I pray it all works out for you. Friendships are the most important relationships we have. They feed our souls!
Hi Gwen,
All of this stuff is why they call this a “toxic triangle”. You know, three is seldom a good number in friendships, both in adults and in children’s’ friendships.In a group of three, there is often trouble, or trouble brewing.
So true, Lauren.
No, technically you don’t need permission to hang out with this guy. I have been the one left out of the threesome and I can tell you, it stings! It ruined my friendship with a long time friend. He appeared to have more loyalty to her than me, and she was never very nice to me to begin with. As for being unapologetic, ask yourself what is more important. Your ego, or your friends feelings and the friendship. Her feelings were obviously very hurt. She may seem overly sensitive to you, but her feelings are real and matter to her. If you don’t care about her feelings, you don’t consider her a friend.
You can but if that friend of yours likes the other one more you can be losing a friend. So u have to think about that.
I think that you have broken a social rule that most people understand and abide by without having to have it spelled out for them, yes.
Also, since this guy told you she said something about you, the two of you were talking about her behind her back, too.
Now if you had invited both of them and she declined, then that may have been different.

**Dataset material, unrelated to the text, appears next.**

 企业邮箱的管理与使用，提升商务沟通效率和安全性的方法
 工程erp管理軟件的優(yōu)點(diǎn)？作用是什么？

However, this friend being a “he” brings up additional questions, such as if her friendship with him was headed toward being more than friends (or she wanted it to be).
Sorry, but I agree with your friend. I think you were in the wrong.
Gwen,
From your friend’s perspective — you got together with her friend without inviting her along either because you wanted to talk trash about her behind her back or you are interested in her friend romantically, or both. If she was herself remotely interested in her friend romantically, then this would be considered a “double back stabbing”. On top of it all, you acted all self-righteous when she confronted you about it and refused to acknowledge that you’ve hurt her feelings. So yes, most reasonable outsiders can see that your friend has plenty of reason to call you a “bad friend”.
But you don’t have to apologize because, you are right, technically you don’t need her permission to befriend her friend. So if you are feeling like dumping her anyway, you can just do nothing. In any case, sounds like ending this friendship would be a “win-win” for both of you. Clearly you guys have difference expectations of your friendship.